Pui Wai's grandmother falls ill sometime later, and she and Tokio visit her in the hospital. Pui Wai takes him back to her home for a meal, where they make instant noodles. They begin teasing one another, with them using a phrase in each other's native language. The two struggle to cook food without Pui Wai's grandmother. After taking care of her grandmother's cat, Pui Wai solemnly worries about what will happen if her grandmother dies, and reminisces about how her grandfather introduced her to poetry when she was little, having her recite poems on the regular.

Pui Wai's grandmother is reportedly feeling better, as is Pui Wai herself. While Pui Wai goes to visit her boyfriend and subsequently stay the night with him, Tokio agrees to look after her grandmother at the hospital. The grandmother gravely talks about how she wants the best for her family, and that she'll rest well knowing that they're living long, prosperous lives wherever they may be. This monologue seems to hit Tokio hard, and when he meets up with Miki, his older friend/partner, he sorrowfully questions the worth of his life, going over all that he's done and all that he hasn't. He breaks down in tears in the end, and she consoles him before they eventually have sex again. Pui Wai's date with her boyfriend starts off well, but later that night, he tells her about how far he's planned his future, believing that he can easily secure a job in the US, for example. These thought-out prospects seem to dishearten Pui Wai.

After their respective dates, Pui Wai brings her grandmother home the next day with Tokio's help, and they try taking care of her even though she is constantly over-exerting herself.

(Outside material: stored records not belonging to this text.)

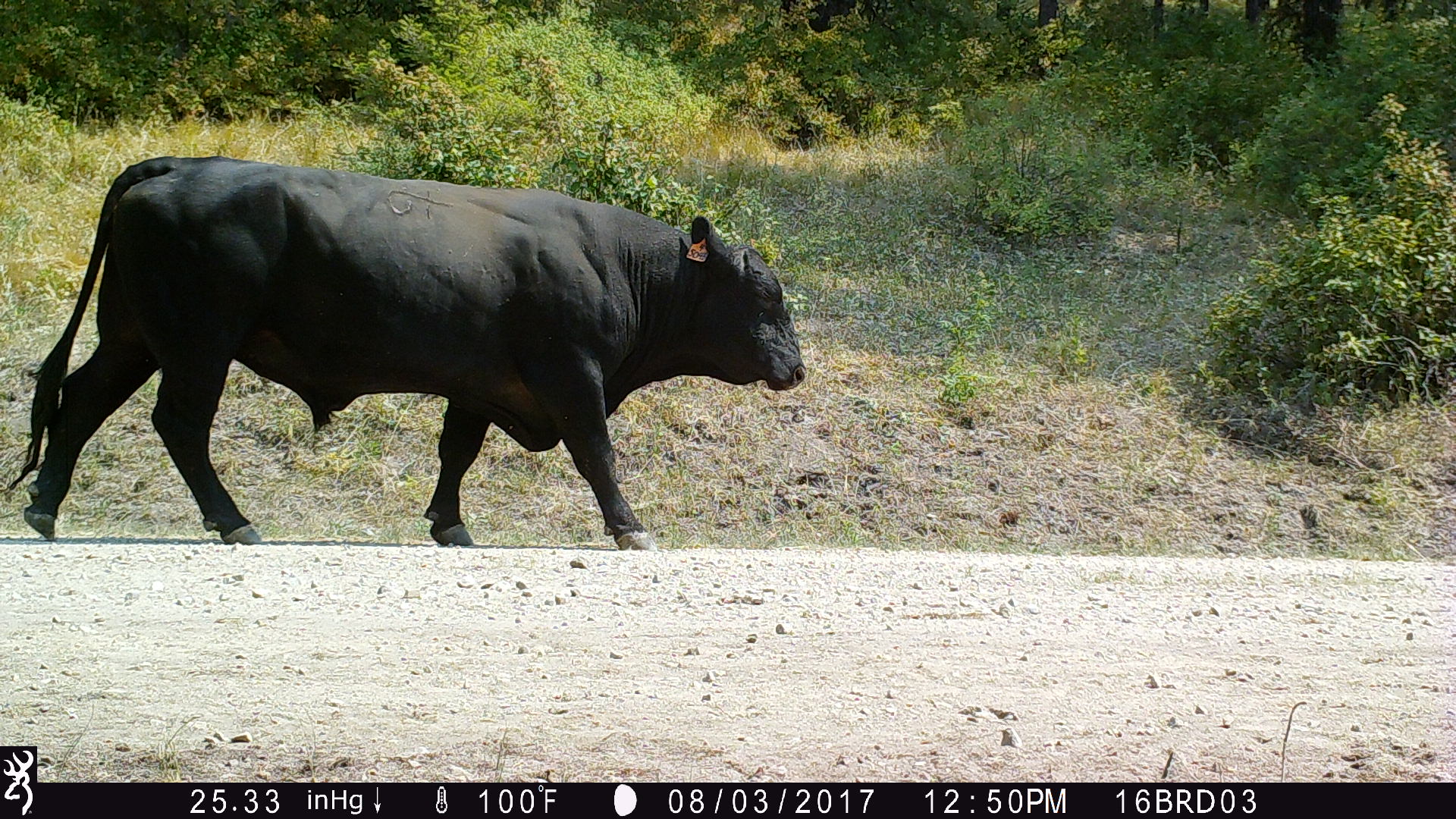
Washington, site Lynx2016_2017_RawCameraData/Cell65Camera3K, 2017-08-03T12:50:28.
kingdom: Animalia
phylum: Chordata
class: Mammalia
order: Artiodactyla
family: Bovidae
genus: Bos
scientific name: Bos taurus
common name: domestic cattle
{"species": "domestic cattle (Bos taurus)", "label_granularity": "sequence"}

Pui Wai hears back from her father, who has just bought a home overseas, meaning that she will be leaving Hong Kong soon to stay with the rest of her family. Pui Wai and Tokio go fishing, this time over the side of a small cliff at a spot that Pui Wai and her father used to fish years ago, where the fish are supposedly big and delicious. She tells Tokio that she wants to forget about her boyfriend, but Tokio urges her not to, at least not totally.

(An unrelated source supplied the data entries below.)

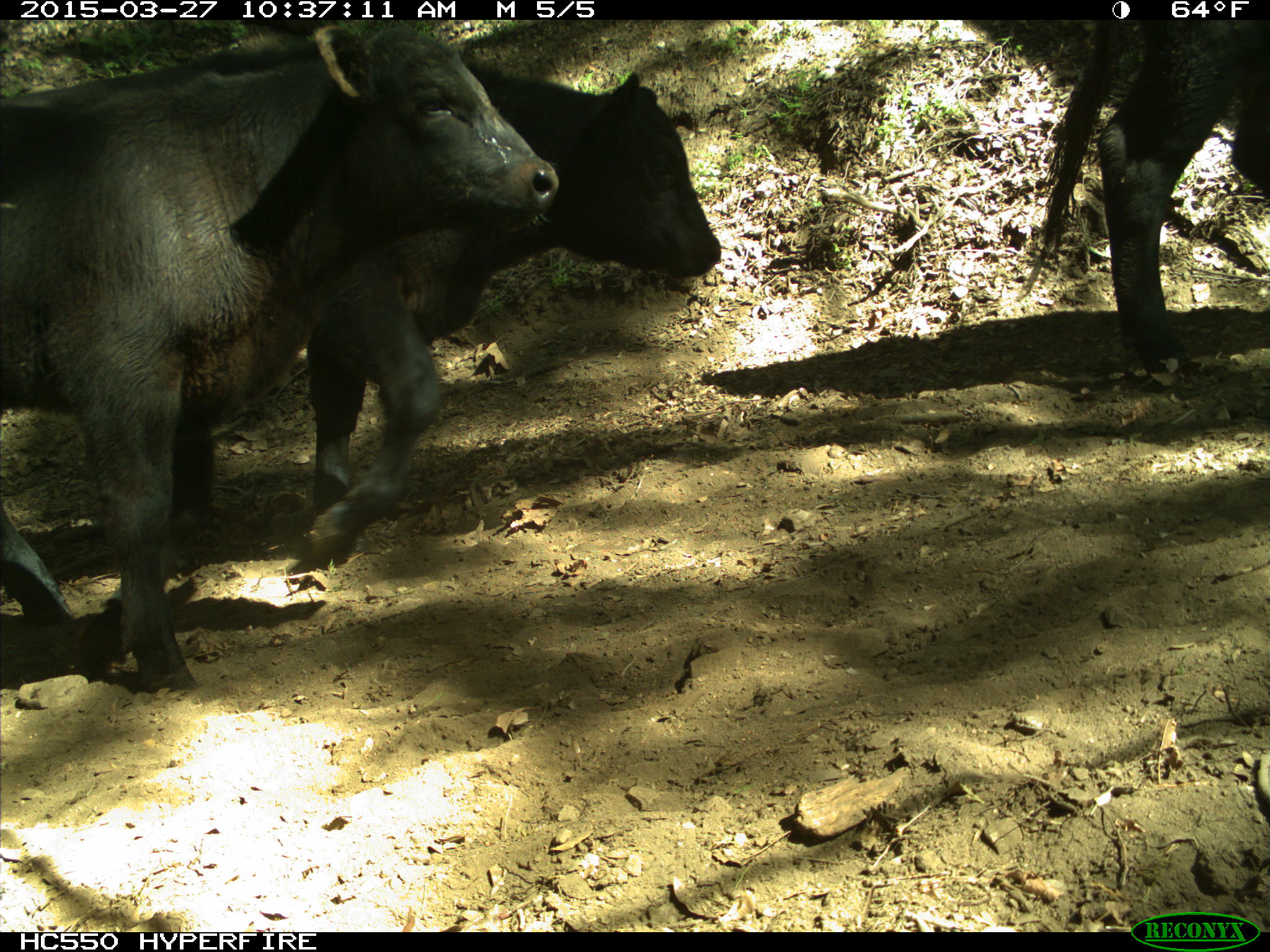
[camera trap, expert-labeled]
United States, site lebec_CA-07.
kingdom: Animalia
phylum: Chordata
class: Mammalia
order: Artiodactyla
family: Bovidae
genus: Bos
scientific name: Bos taurus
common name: domestic cow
Bos taurus (domestic cow).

Soon after, during the Chinese Mid-Autumn Festival, Pui Wai lights lanterns with Tokio, who compares the festival to the Bon/Obon festivities back home in Japan. Pui Wai, stating that this year's festival will be her last before she leaves Hong Kong, begins reciting a part of a poem that her grandfather taught her long ago, although she cannot remember the full text. Nevertheless, she and Tokio have fun by shooting off fireworks by the beach together, happy and content.